Terapia acena com chance de evitar crise de abstinência – February 2013 – O Globo
ENTREVISTA ANDRÉ WAISMANN
Morando em Israel desde 1982, o médico carioca André Waismann, de 54 anos, desenvolveu um tratamento de desintoxicação rápida, à base de naltrexona, que promete curar o vício em opiáceos em 36 horas e suprimir ânsias.
Por que a desintoxicação de opiáceos é tão difícil?
Por muitos anos o vício em drogas foi atribuído a questões psicossociais, mas a ânsia pela droga está no cérebro. O corpo humano produz endorfina, que regula uma série de funções no corpo e faz com que a gente se sinta bem. Produzimos microgramas por dia e é o suficiente. Mas, quando um médico prescreve miligramas de morfina para um doente com dor ou quando alguém se vicia em gramas de heroína diárias, acontece um processo de supressão da produção natural pelo organismo e a dependência é criada, a pessoa fica dependendo de opiáceos (substâncias derivadas do ópio, como heroína, metadona e analgésicos à base de codeína, morfina e tebaína) externos.
E não adianta ter força de vontade para parar?
Se uma pessoa tiver uma força de vontade extrema, poderá vencer a abstinência.
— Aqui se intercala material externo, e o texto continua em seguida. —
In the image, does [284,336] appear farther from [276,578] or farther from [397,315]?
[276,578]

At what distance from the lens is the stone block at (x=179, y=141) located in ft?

Mas, no tratamento de heroína, por exemplo, a crise pode durar duas semanas. No caso da metadona, uma substância sintética, dura quase um mês. Muita gente nem busca ajuda porque o tratamento é difícil, doloroso, há vômitos, diarreia. Muitos dos que tentam se desintoxicar não conseguem passar pela crise abstinência. Ou, quando passam, acabam voltando ao antigo vício. l Por quê? Nosso cérebro tem receptores específicos de opiáceos de acordo com a produção de endorfina. Quando a pessoa está produzindo, a quantidade é uma. Mas, se passa a usar miligramas ou até gramas de opiáceos, o cérebro produz novos receptores, que não somem nunca mais, mesmo depois de uma desintoxicação do organismo.
Qual é a diferença do tratamento que o senhor desenvolveu?
Meu tratamento é baseado na raiz médica da dependência, não na psicológica. O objetivo é restabelecer a produção de endorfina a bons níveis em menos de dois dias e não em duas semanas. Além disso, bloqueio os receptores extras que foram criados no cérebro com os meses ou anos de dependência. Assim, eu restabeleço uma relação normal entre receptores e endorfina e consigo mudar o status psicológico do doente. É efetivo, humano, rápido e acessível.
Quanto tempo o paciente tem que ficar no hospital?
A hospitalização dura 36 horas. Durante este período o paciente fica sob anestesia geral por cerca de quatro horas. É neste momento que eu ministro a naltrexona, que antagoniza os opiáceos, limpa o corpo e bloqueia os receptores que não são mais necessários. O paciente não sente a crise de abstinência. Quando acorda, já está limpo.
Não é muito invasivo e drástico?
Já passei por diversas ondas de ataques, em geral assistentes sociais, psicólogos e psiquiatras. A base do trabalho deles não é a medicina, então eles não sabem exatamente o que estão criticando. No início, enfrentei discussões acaloradas em vários lugares do mundo. Mas hoje chefio um departamento importante de um hospital público de Israel (o Centro de ANR do Hospital Barzilai, em Ashkelon, no Sul do país, que já tratou mais de 18 mil viciados do mundo todo).
Qual o percentual de sucesso do tratamento?
Todos os doentes internados recebem alta sem a dependência em opiáceos. Ficam limpos e sem ânsia. Um ou dois anos depois, entre 75% e 80% continuam sem nenhuma dependência de opiáceos. É um percentual alto.